Avant la manifestation, les organisateurs ont fait savoir que le réseau public de radiodiffusion employait des milliers de personnes et qu’il représentait environ 70% des salariés de l’industrie du film et de la télévision.

« Karhi réduit les gens au silence et il assèche la fontaine d’où les contenus originaux tirent leur force », ont écrit les organisateurs dans un communiqué. Ils ont déclaré que l’idée que des contenus en hébreu puissent être produits sans soutien public était « un leurre ».

« Si les œuvres originales sont vraiment importantes pour nous alors le réseau public de radiodiffusion est une nécessité et c’est ce qu’il a prouvé depuis ses débuts », a continué le communiqué. « La créativité et la liberté de communication ont des effets sociaux, moraux et éducatifs ».

Des acteurs, des réalisateurs et des célébrités lors d’une manifestation contre le plan du gouvernement de fermer la chaîne Kan à Tel Aviv, le 25 janvier 2023. (Crédit : JACK GUEZ / AFP)

Au début du mois, Karhi avait déclaré que la politique de son parti du Likud était « d’enlever les obstacles et de supprimer la régulation » dans l’industrie de manière à libérer la concurrence.

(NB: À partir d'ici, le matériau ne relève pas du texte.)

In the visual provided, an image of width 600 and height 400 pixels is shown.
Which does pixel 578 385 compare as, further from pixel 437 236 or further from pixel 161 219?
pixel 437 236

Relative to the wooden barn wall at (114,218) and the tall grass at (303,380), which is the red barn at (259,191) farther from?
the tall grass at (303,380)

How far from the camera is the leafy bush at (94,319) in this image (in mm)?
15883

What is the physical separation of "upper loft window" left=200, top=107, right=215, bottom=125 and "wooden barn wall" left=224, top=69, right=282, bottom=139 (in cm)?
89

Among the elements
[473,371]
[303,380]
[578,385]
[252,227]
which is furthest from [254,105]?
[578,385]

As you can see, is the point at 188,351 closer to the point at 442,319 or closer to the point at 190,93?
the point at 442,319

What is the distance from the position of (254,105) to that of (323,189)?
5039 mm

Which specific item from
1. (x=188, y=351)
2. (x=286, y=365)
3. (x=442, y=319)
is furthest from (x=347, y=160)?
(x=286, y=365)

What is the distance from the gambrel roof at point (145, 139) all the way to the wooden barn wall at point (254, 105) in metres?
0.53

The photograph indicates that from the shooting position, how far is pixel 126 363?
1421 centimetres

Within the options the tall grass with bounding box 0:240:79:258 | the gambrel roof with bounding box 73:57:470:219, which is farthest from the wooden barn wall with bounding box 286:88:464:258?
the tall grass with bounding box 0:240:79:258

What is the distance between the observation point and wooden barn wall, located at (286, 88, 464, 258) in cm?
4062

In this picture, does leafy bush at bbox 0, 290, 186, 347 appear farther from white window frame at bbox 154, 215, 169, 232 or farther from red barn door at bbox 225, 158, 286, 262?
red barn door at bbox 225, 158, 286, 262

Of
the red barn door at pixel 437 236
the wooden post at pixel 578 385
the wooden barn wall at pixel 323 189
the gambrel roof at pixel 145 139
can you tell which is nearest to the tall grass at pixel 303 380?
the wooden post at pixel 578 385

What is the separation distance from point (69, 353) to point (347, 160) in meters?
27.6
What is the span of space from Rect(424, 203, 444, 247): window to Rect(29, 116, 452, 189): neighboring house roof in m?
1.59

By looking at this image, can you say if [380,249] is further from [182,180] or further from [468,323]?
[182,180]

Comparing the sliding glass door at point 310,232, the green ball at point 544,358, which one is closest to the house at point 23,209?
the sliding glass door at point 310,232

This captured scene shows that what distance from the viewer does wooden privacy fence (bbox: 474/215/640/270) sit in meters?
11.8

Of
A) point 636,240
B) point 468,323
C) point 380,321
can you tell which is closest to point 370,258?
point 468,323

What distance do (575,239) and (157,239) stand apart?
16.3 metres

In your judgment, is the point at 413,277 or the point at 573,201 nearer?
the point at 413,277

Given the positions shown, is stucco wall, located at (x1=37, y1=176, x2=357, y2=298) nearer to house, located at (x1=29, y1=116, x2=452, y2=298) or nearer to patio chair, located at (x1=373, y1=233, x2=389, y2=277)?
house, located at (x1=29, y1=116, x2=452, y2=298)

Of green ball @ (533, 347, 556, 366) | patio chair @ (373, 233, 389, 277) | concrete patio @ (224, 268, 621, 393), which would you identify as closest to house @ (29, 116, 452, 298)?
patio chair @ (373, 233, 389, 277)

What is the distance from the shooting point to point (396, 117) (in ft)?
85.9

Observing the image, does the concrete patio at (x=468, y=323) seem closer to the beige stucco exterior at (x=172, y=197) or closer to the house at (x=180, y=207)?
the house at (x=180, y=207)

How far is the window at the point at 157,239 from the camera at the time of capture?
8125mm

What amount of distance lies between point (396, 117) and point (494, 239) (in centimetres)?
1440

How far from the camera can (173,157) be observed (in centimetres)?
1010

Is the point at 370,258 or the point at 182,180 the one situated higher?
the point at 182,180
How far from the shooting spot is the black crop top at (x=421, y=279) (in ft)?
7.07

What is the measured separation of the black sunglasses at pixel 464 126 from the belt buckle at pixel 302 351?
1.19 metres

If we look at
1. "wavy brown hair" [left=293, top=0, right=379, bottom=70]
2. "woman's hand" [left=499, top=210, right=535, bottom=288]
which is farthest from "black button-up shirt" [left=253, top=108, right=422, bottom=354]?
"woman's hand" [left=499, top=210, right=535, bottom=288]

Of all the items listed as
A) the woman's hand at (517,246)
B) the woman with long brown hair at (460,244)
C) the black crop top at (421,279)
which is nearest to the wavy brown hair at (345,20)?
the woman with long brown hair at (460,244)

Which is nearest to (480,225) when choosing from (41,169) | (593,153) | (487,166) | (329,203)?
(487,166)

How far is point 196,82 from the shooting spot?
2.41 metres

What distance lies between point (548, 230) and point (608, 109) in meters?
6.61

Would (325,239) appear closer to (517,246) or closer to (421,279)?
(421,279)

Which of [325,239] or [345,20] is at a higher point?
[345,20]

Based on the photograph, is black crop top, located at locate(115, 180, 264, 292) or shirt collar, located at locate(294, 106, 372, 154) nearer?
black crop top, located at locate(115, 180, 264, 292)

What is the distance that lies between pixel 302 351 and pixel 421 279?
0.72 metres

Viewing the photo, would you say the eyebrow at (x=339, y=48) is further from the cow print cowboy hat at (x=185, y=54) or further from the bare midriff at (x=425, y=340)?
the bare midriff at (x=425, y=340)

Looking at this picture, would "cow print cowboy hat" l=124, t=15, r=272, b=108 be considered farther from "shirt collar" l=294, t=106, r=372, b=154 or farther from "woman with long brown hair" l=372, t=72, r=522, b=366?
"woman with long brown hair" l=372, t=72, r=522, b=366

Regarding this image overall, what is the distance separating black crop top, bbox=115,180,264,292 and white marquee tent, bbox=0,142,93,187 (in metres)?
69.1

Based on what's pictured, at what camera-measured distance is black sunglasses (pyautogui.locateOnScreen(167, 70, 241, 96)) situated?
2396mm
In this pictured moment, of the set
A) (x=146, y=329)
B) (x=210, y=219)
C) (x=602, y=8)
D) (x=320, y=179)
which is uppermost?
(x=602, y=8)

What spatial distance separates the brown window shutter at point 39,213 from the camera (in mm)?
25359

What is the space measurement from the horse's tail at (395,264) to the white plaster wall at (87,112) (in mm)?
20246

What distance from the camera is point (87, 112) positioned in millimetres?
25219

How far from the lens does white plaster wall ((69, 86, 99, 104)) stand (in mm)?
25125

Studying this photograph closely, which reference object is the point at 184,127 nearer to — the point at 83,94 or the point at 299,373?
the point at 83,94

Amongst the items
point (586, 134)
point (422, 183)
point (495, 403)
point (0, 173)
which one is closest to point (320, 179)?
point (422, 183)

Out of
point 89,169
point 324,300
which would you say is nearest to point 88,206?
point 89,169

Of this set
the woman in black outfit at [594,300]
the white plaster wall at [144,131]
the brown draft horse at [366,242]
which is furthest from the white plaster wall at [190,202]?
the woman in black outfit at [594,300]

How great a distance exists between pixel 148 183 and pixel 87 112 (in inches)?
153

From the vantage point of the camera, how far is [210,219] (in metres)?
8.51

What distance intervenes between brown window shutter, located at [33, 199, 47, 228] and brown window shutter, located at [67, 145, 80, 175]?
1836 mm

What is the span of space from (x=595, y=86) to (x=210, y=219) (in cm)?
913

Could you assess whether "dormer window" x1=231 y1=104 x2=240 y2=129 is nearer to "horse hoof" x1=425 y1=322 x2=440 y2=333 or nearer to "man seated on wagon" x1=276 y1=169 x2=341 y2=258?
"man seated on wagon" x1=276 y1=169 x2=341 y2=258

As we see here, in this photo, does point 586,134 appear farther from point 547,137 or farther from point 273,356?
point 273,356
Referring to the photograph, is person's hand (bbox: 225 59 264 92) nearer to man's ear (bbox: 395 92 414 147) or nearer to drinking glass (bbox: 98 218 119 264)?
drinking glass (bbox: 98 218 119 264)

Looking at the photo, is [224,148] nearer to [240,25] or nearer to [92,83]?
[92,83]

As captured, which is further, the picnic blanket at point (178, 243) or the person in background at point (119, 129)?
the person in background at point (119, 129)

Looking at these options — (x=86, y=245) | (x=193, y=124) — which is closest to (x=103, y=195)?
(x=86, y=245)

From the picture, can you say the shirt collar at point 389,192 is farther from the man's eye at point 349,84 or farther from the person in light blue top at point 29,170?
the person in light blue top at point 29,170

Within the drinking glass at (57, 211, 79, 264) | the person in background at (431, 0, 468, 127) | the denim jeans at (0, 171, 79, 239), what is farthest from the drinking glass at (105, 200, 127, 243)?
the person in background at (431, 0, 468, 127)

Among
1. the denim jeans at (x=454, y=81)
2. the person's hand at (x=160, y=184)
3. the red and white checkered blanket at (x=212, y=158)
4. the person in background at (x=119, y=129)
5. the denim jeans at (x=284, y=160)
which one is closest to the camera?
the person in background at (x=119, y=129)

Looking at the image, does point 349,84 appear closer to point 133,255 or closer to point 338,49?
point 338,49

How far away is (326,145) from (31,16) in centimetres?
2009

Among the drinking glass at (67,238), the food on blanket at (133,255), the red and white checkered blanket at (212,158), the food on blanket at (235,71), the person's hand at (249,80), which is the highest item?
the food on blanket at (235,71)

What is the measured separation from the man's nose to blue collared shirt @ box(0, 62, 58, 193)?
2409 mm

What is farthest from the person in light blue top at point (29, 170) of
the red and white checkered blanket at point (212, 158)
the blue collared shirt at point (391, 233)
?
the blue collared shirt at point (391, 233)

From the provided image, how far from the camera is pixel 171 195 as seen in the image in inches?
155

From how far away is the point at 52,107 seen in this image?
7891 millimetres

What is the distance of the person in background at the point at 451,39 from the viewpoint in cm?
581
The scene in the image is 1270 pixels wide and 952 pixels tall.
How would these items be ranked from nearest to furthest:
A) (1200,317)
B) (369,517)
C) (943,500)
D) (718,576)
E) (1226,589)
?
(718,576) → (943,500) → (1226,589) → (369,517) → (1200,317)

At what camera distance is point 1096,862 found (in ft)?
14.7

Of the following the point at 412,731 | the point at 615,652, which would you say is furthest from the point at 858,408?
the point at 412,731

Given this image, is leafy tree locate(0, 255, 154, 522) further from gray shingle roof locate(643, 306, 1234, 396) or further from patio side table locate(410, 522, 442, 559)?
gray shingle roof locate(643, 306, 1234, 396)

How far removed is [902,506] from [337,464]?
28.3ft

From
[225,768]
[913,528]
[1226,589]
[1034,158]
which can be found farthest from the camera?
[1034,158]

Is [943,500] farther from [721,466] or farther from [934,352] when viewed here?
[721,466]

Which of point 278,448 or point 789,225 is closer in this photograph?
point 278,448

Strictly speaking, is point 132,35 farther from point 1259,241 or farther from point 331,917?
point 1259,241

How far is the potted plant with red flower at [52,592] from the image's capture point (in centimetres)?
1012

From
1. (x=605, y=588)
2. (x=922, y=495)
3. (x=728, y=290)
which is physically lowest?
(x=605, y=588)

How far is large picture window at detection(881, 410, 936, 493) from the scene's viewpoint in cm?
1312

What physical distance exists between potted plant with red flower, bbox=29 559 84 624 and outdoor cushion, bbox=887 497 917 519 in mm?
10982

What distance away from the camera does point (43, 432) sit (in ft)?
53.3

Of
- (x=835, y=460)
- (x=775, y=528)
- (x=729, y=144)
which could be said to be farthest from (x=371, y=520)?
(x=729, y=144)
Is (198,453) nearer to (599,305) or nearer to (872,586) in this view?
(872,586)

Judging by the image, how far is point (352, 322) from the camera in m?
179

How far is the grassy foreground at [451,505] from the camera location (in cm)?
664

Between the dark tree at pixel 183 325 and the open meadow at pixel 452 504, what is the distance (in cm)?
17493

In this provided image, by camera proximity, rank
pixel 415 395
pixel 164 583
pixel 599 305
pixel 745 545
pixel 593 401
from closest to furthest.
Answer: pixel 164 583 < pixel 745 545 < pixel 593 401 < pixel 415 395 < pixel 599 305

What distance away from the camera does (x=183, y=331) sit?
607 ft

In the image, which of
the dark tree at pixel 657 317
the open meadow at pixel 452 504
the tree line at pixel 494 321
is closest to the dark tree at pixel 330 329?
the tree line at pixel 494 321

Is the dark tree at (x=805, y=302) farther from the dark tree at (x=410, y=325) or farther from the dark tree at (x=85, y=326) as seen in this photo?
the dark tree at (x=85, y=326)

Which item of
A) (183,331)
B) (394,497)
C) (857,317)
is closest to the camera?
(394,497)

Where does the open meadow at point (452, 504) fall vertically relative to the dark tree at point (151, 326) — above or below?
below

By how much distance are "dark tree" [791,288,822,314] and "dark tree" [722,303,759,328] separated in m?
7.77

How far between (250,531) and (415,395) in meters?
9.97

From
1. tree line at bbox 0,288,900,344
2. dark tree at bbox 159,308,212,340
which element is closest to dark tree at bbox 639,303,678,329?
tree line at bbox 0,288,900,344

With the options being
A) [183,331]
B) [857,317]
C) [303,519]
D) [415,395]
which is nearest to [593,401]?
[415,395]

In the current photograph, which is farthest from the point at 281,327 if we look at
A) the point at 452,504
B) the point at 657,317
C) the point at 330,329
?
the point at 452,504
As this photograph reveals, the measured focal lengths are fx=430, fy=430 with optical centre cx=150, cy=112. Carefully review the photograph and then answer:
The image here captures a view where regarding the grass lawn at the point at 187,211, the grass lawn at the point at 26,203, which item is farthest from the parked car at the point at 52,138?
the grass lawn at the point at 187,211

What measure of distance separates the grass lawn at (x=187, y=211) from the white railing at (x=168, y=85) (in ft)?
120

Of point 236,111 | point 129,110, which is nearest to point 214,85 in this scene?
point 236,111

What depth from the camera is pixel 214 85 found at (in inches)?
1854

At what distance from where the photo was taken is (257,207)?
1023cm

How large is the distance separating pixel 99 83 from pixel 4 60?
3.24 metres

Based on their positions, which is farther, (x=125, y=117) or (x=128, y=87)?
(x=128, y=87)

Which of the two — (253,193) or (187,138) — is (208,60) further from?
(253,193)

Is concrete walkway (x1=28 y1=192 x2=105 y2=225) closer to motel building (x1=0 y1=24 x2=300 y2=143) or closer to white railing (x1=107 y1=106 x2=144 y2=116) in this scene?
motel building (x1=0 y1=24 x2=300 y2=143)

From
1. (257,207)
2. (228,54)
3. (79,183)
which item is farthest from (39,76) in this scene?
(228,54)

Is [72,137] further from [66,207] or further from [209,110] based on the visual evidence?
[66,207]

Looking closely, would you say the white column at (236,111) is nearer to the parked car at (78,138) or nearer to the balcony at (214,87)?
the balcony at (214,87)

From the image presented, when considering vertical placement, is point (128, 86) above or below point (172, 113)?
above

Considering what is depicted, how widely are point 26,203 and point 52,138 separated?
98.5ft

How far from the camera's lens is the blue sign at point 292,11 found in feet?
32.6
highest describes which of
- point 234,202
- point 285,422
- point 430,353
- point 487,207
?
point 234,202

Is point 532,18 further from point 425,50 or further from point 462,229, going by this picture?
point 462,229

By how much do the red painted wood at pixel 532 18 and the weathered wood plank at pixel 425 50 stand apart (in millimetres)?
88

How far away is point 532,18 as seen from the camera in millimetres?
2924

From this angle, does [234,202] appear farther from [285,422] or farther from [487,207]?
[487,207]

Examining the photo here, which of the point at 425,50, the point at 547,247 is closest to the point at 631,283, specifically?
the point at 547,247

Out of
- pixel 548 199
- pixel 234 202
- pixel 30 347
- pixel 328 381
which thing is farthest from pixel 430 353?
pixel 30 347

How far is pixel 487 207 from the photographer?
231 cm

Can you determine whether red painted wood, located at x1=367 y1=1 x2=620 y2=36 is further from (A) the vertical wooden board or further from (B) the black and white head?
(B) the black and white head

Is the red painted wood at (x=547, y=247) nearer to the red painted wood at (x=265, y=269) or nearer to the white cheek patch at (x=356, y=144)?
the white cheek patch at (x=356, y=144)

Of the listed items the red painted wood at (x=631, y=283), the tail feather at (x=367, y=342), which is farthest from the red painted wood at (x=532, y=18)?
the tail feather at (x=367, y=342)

« Selon moi, une chaîne publique n’a plus lieu d’être aujourd’hui et à l’époque où nous vivons alors qu’il y a, par ailleurs, une vaste gamme de chaînes », avait-il ajouté.

Cela fait longtemps que la formation du Likud, qui est dirigée par le Premier ministre Benjamin Netanyahu, est accusée de chercher à fermer Kan en raison de ses critiques du gouvernement et alors même qu’elle bénéficie de fonds publics.

La chaîne Kan avait commencé à diffuser ses émissions en 2017 après une longue bataille législative pour faire fermer son prédécesseur, l’Autorité de radiodiffusion israélienne, et remplacer cette dernière.

A ce moment-là, le Premier ministre Netanyahu, qui était aussi ministre des Communications, s’était opposé avec force à la création de Kan, affirmant que la chaîne était trop de gauche et trop difficile à contrôler.

Des désaccords internes sur cette question avaient failli renverser la coalition en 2017. Toutefois, si le bureau des informations devait être fermé, il est peu probable que la coalition de droite, d’extrême-droite et religieuse du Premier ministre s’oppose aujourd’hui à une telle initiative.